First things first, I have to get this out. Does anybody else sense a parallel to another British pop/R&B singer from, oh twenty-five years ago or so? If you catch the drift, I’m referencing George Michael, who broke through tremendously stateside with album Faith, which would eventually be awarded the prestigious Grammy for Album of the Year. I’m not saying that Smith and Michael are one and the same – they’re not – but in some respects, the buzz that Smith is receiving seems like a repeat of history. If “Stay With Me” as well as Smith’s EP Nirvanaare any indication of what Smith will unveil on debut LP In The Lonely Hour, then folks, we have a true juggernaut on our hands.
In The Lonely Hour may already raise some eyebrows for folks, given its conception, or a specific part of its conception. Smith revealed the album was about him being in love with a guy who didn’t love him back. For some folks – those more traditional, likely the talking point of Smith’s rationale is the revelation that he is gay. While pop music is a bit more of an accepting genre where sexuality is concerned, it is still no cakewalk. Honestly, I wasn’t surprised in the least – I thought Smith might be gay. Ultimately, sexuality aside, In That Lonely Hour likely should be relatable to anyone who has loved and that love hasn’t been reciprocated back. That is by no means a hetero- nor homosexual issue, but rather a shared experience by almost anybody at some point in their lives. “Stay With Me” epitomizes the sentiment that In The Lonely Hour will convey upon its U.S. release on June 17th.
“Guess it’s true, I’m not good at a one night stand,” sings a reflective, plaintive Smith on the first verse. “But I still need love cause I’m just a man…I don’t want you to leave, will you hold my hand?” On the second verse, Smith continues to question his love/relationship issues: “Why am I so emotional? / No it’s not a good look, gain some self control.” Still, much like the first verse, the second ends with yearning for pleasure, as Smith asks his lover to “…lay with me so it doesn’t hurt”. Essentially, on this simplistic yet touching song, Smith is open about his deficiencies in regards to hooking up and more bigger-picture love, but he still needs to have “someone to love” and fulfill what he needs.

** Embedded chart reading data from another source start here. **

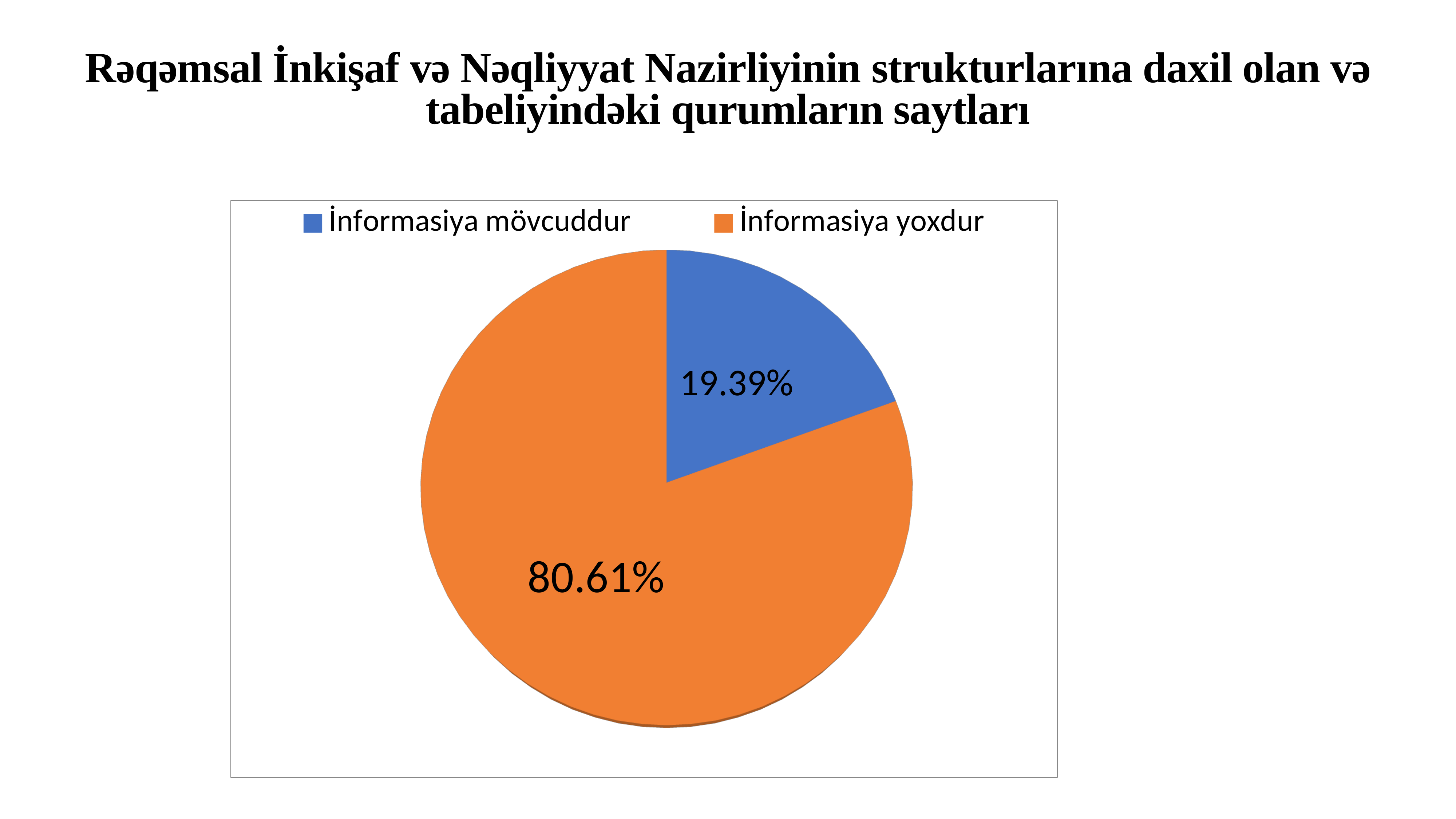
What kind of chart is shown on the slide? pie chart What share of the pie does "İnformasiya yoxdur" represent? 80.61% What share of the pie does "İnformasiya mövcuddur" represent? 19.39% What colour is the slice for "İnformasiya mövcuddur"? blue What is the difference in percentage points between the "İnformasiya yoxdur" and "İnformasiya mövcuddur" slices? 61.22 Which is larger: the slice for "İnformasiya mövcuddur" or the slice for "İnformasiya yoxdur"? İnformasiya yoxdur Which category has the largest slice of the pie? İnformasiya yoxdur What colour is the slice for "İnformasiya yoxdur"? orange Which category has the smallest slice of the pie? İnformasiya mövcuddur How many entries does the legend list? 2 How many slices does the pie chart have? 2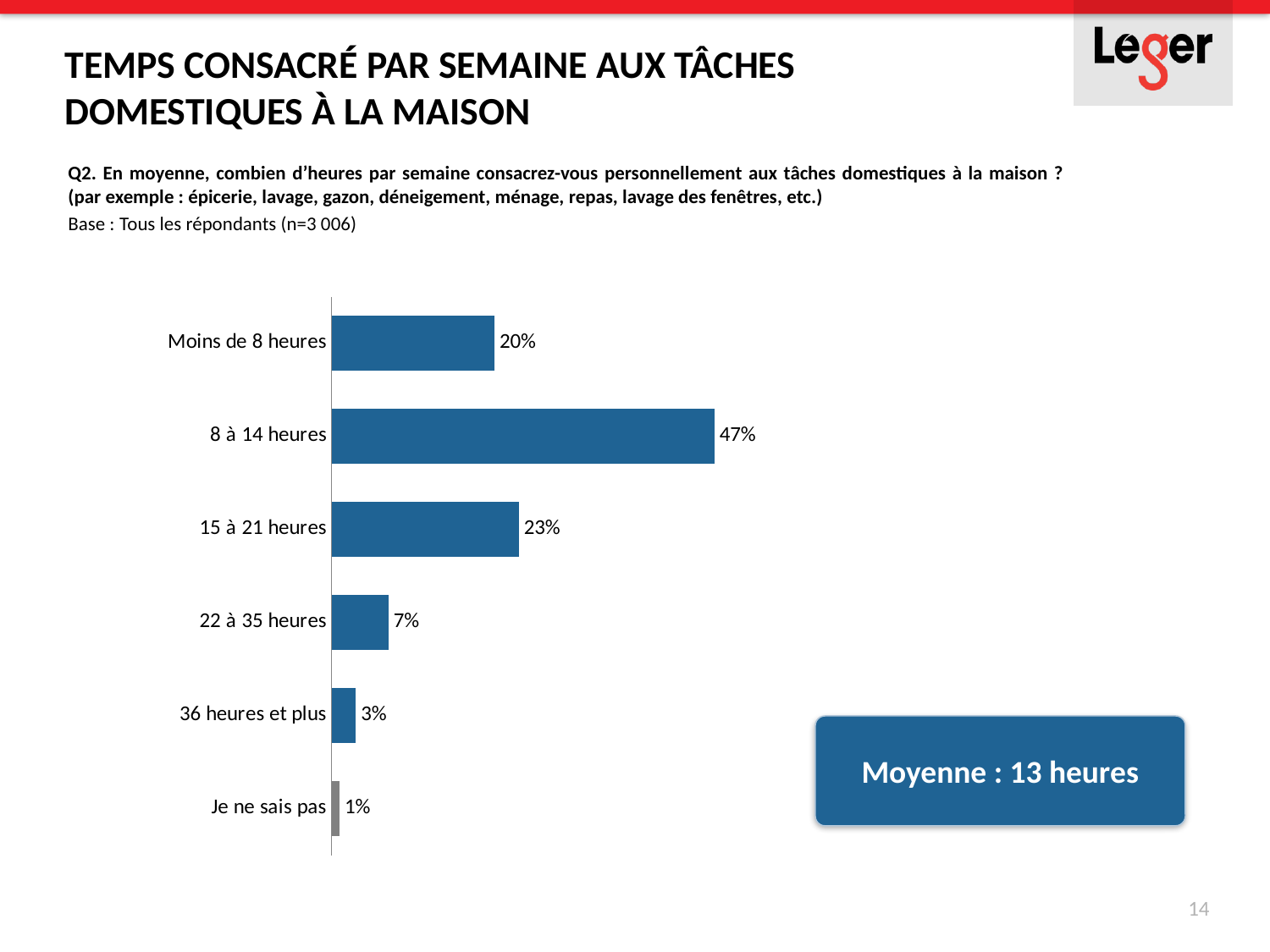
What is the value for 15 à 21 heures? 23% Which category has the highest value? 8 à 14 heures What is the average (Moyenne) number of hours shown in the box on the slide? 13 heures Which is larger, the value for Moins de 8 heures or the value for 22 à 35 heures? Moins de 8 heures Which category has the lowest value? Je ne sais pas What is the value for Moins de 8 heures? 20% What is the difference between the values for 22 à 35 heures and 36 heures et plus? 4% What is the value for 36 heures et plus? 3% What is the difference between the values for 8 à 14 heures and 15 à 21 heures? 24% How many categories are shown in the chart? 6 What percentage of respondents spend 8 à 14 heures per week on domestic tasks? 47% What kind of chart is shown on the slide? Bar chart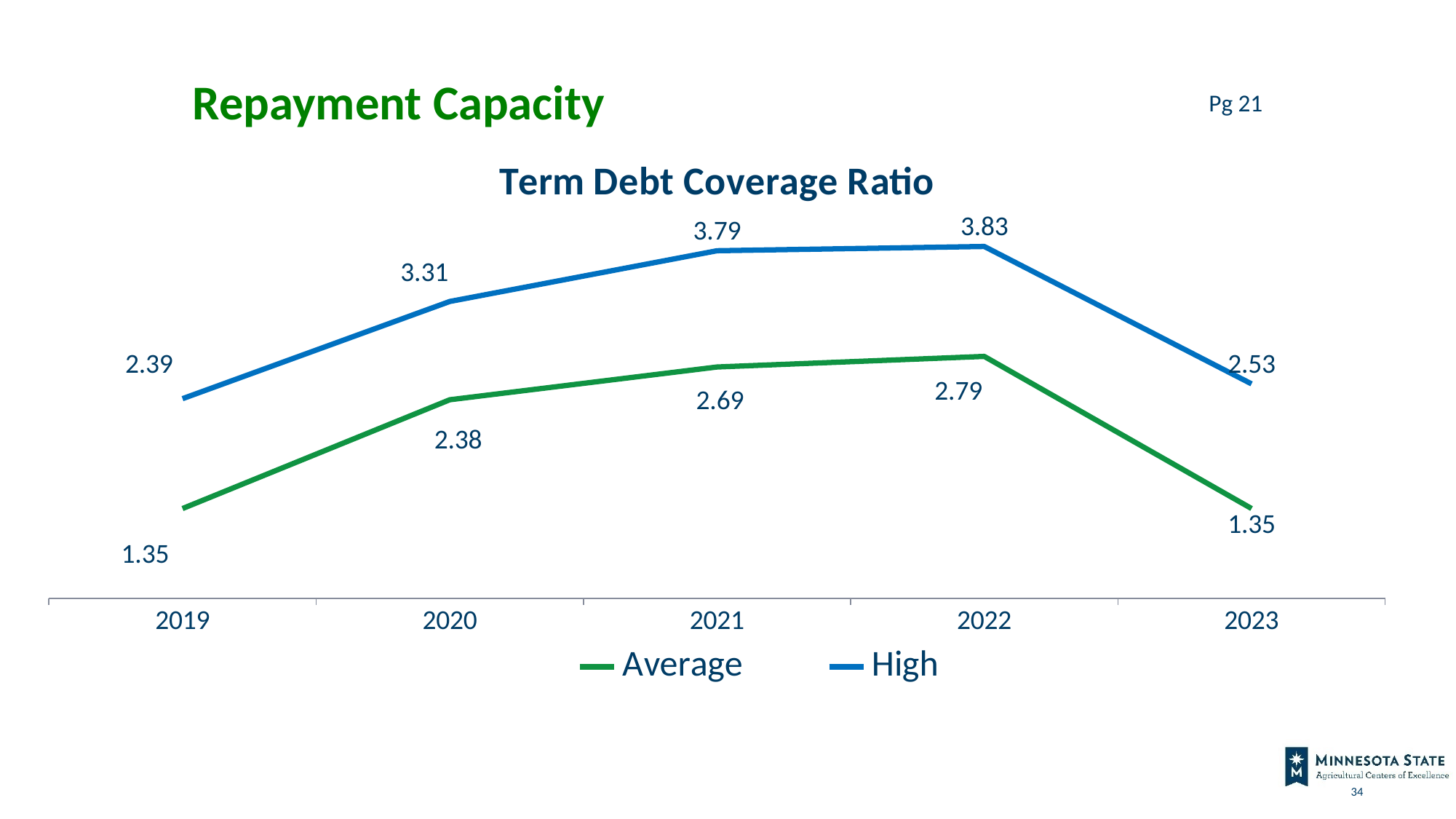
What is the Average value for 2020? 2.38 What is the Average value for 2023? 1.35 How many years are shown on the x axis? 5 What is the difference between the High and Average values in 2021? 1.10 Which is larger, the Average value in 2020 or the Average value in 2022? 2022 How many series does the legend list? 2 What is the High value for 2019? 2.39 In which year is the High series at its highest? 2022 What kind of chart is this? Line chart What is the difference between the High values in 2023 and 2019? 0.14 In which year is the Average series at its highest? 2022 What is the High value for 2022? 3.83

Is “Stay With Me” ‘brand new’? No, not by any means – we’ve been singing songs about failed one-night stands, bad love, and the need for love forever and ever. That said, “Stay With Me,” conveys the sentiment and message pretty well, putting it on a level where anyone can relate to it. If you are a skeptic, don’t let sexuality cloud your mind on this cut or Smith’s upcoming debut album; this is good stuff right here. Smith definitely has the pipes and emotional delivery to captivate by all means. The backing choir definitely doesn’t hurt his cause either – throw the production in that mix as well. If anything, “Stay With Me” further amplifies excitement for In The Lonely Hour. You get only blessings from me Sam – blessings.